As compared to TeX?  There's no problem in this respect with troff.

> and you can (pretty easily) redefine its bullets to whatever you
> like.

Ditto.

> The Hebrew version even enumerates with Hebrew letters...

No experience here, but it should be trivial.  Now writing backwards
may not be :-)

>> Same thing for chapters, figures, diagrams, etc.  Nothing yo have to
>> remember, it does it all.  I can force this in TeX, but I can't get it all
>> done neatly for me.  Same thing for displays, like computer listings, and
>> all this stuff is available automatically for the table for contents,
>> which I don't have to mark things for, because the macros know I want
>> things like that marked.
>
> Just declare a caption for a table or figure, and it will automatically
> appear in your \listoffigures or \listoftables. All sectional units
> (chapters, sections, subsections, appendices, etc.) automatically appear
> in your \tableofcontents.
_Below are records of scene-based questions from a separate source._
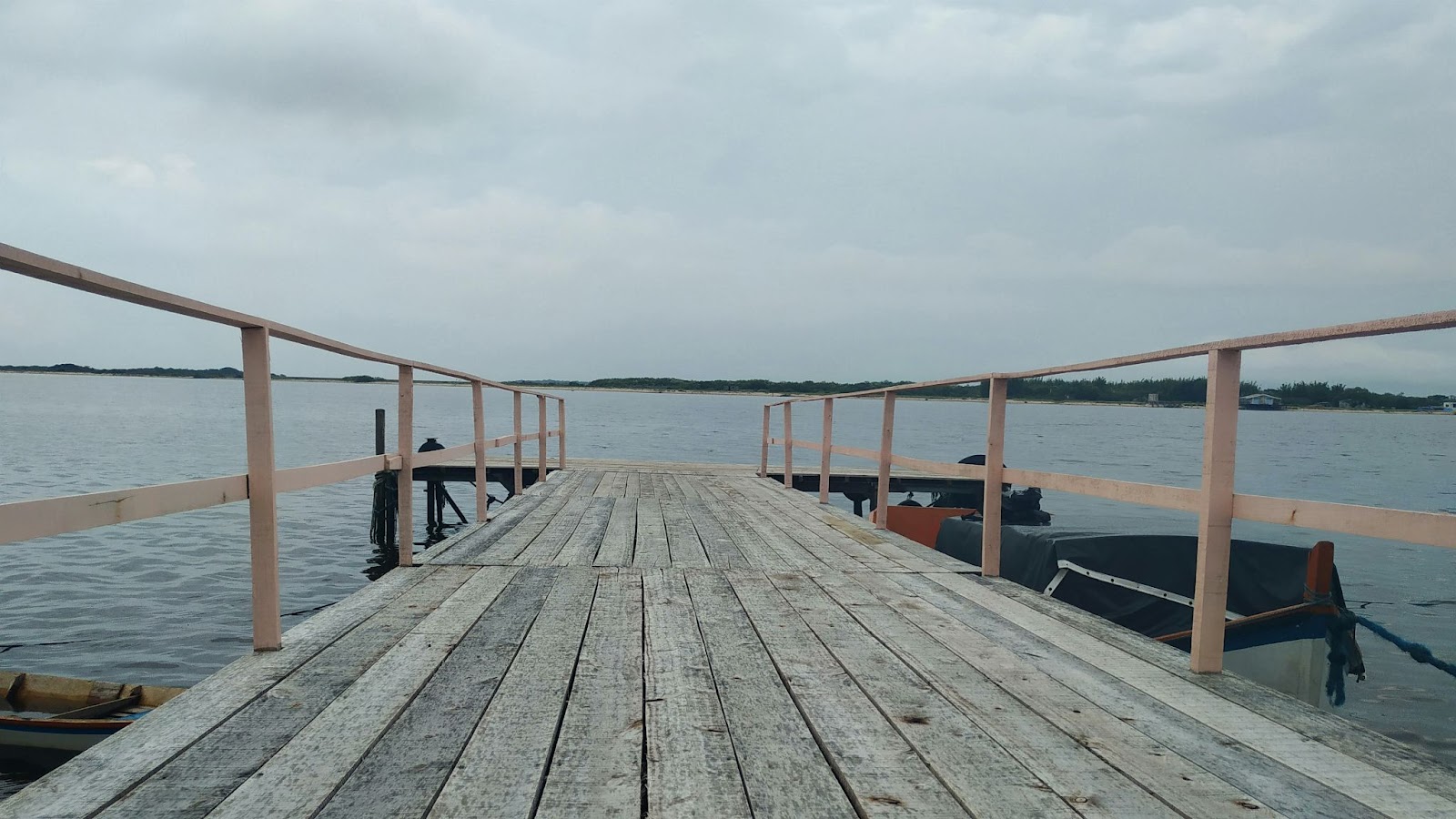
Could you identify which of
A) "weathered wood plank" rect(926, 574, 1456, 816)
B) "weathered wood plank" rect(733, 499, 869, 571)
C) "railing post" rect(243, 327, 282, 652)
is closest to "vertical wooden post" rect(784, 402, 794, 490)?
"weathered wood plank" rect(733, 499, 869, 571)

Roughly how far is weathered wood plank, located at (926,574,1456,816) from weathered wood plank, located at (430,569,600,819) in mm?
1670

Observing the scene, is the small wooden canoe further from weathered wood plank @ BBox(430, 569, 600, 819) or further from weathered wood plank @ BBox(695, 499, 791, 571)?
weathered wood plank @ BBox(695, 499, 791, 571)

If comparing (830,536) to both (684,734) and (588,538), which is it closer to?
(588,538)

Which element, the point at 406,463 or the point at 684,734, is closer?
the point at 684,734

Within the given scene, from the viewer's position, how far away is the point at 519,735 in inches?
76.4

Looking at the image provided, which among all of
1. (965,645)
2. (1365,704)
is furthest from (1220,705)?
(1365,704)

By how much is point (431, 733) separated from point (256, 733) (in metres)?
0.41

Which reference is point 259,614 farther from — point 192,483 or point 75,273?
point 75,273

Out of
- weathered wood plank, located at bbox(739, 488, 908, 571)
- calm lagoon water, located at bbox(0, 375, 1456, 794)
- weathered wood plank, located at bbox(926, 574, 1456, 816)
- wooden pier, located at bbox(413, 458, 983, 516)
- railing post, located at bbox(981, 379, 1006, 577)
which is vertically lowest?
calm lagoon water, located at bbox(0, 375, 1456, 794)

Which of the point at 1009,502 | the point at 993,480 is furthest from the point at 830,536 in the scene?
the point at 1009,502

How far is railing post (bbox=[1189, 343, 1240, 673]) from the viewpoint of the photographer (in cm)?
260

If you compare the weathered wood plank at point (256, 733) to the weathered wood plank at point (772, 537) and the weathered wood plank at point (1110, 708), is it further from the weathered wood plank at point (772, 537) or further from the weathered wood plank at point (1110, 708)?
the weathered wood plank at point (772, 537)

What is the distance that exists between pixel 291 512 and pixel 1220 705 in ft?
59.8

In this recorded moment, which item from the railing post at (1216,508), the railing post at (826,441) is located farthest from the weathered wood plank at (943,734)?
the railing post at (826,441)
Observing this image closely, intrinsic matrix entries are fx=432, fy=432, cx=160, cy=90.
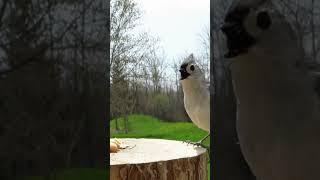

And, combined with BibTeX it makes citations a
> piece of cake (well, almost), which is alone worth many hours in the kind
> of work I do.

troff will do this too.  Admittedly, I didn't like the way it did it,
so I wrote my own macros, but they were an order of magnitude more
powerful than the macros I was able to get to work under TeX.

>> How about 6 different types of standard headers, some pages, some not, for
>> for formal papers, all sorts of standard things that I want macros to do
>> for me.
>>
>> Tell me that LaTeX does this all for me, not that LateX allows it, and
>> I'll be the first to switch.  I think that TeX is great, I just don't yet
>> see the neat macro support.
>
> I might be biased, but I really learned to love LaTeX. It's true that most
> of what I write is theoretical CS stuff, and I have probably as many greek
> letters as latin ones in it, but I won't trade LaTeX for any WYSIWYG
> thingy (haven't tried LyX, but Word is certainly not an option), and troff
> and friends are too much of a mess to use if you need to write complicated
> math.

That may be about the only area where TeX does have an advantage.  But
I find the fact that you need different names for so many characters a
real pain.

> LaTeX2e has zillions of packages and add ons that will let you do
> almost anything

Yes, that's true, too.

> without working too hard.

But I'm not so convinced about that.